The new PocketGo is noticeably bigger and heavier than the original PocketGo, but it’s a better experience in almost every way. The added size helps with hand fatigue and the extra weight makes it more substantial in the hand (although it’s still a plastic shell). While the hardware isn’t perfect at all and won’t win any design awards, functionally everything is there and works pretty well.

Play on the new PocketGo

Like the older devices from BittBoy, you should know that these portable devices are not for gamers trying to find the most accurate emulation experience. Screen tearing, slowdown, and audio issues have popped up here and there, but most of the time the games perform well enough that I can enjoy them even without changing anything in the emulator settings.

New PocketGo Adam Patrick Murray / IDG

“A strong man doesn’t need to read the future. He does his own.

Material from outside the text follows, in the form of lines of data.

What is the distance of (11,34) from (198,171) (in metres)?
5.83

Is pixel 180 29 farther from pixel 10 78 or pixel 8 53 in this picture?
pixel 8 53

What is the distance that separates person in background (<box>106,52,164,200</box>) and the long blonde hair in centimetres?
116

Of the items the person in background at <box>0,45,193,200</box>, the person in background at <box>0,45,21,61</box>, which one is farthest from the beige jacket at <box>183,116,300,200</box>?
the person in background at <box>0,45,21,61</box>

Unfortunately, the way the brightness and volume are adjusted on the new PocketGo has somehow got worse. Gone is the volume dial, replaced by buttons on the top to increase and decrease the volume. It wouldn’t be that bad, but the lowest volume setting is very loud, and I can’t find a way to offer more granular control, so it’s either muted or too loud to play quietly in environments. calmer.

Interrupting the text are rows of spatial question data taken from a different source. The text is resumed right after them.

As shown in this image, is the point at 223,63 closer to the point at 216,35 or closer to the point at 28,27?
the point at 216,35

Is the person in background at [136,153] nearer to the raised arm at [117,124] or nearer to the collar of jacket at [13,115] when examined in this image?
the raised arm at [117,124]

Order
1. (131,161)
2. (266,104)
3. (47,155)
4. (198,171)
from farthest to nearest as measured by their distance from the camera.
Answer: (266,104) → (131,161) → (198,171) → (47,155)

In addition to that, you need to adjust the brightness by holding the Select button and pressing the ‘Volume -‘ button to to augment brightness, and the ‘Volume +’ button to decrease the luminosity. It seems to adjust the brightness by one step out of 100, which means you have to hold the button down for a while to see an effect.

In addition to the back placement and tiny steps, it also adjusts the volume at the same time. Yeah, as I sit there playing Tony hawk in a dark and quiet room and trying to lower the light I start to blast the menu music at the same time. If that sounds confusing and boring, that’s because it is.

New PocketGo Adam Patrick Murray / IDG

Side-by-side shoulder buttons, power button, headphone jack, and volume buttons line the top of the device.

The Linux-based operating system running on the new PocketGo also retains its fair share of quirks like past iterations, but once you get used to how you have to navigate and start playing your games, it’s not isn’t a huge downside. The only thing that needs to be improved ASAP is to have a better overview of battery life. The little indicator doesn’t give me enough information and is generally inaccurate, which is a real disappointment.

Once in the game, all of that worry subsides and I can play games from my past in ways I never thought possible. Have the ability to grind a long RPG on PS1 like Xenogears, or take a quick run on Tony Hawk Pro Skater 2 it just makes me smile and lets me relive some of my favorite gaming memories and share them easier than ever.

Traditionally, PlayStation emulation is not as straightforward as Super Nintendo emulation. Every game I have tried has had unique issues with the emulator’s default settings. The controls always seemed responsive enough, and the new PocketGo’s screen offers plenty of rich color and detail. Despite the emulation hiccups, it was still nice to have the ability to play these classic games in the palm of my hand. My nostalgia probably obscures my ability to be frustrated with the actual technology that makes games work, but for me that’s enough to recommend the PocketGo.

Should you buy the new PocketGo 2?

If you want a small portable retro gaming emulator and want to play the classics from the 8 and 16 bit eras, then the original PocketGo is hard to pass up because it is so simple and affordable. But if you want a bigger device, a bigger screen, faster hardware, and the ability to play games from the PlayStation era, then the new PocketGo is where you want to look, as long as you can tolerate it. annoying volume and brightness settings.

New PocketGo Adam Patrick Murray / IDG

Both versions of the PocketGo offer a reason to own it.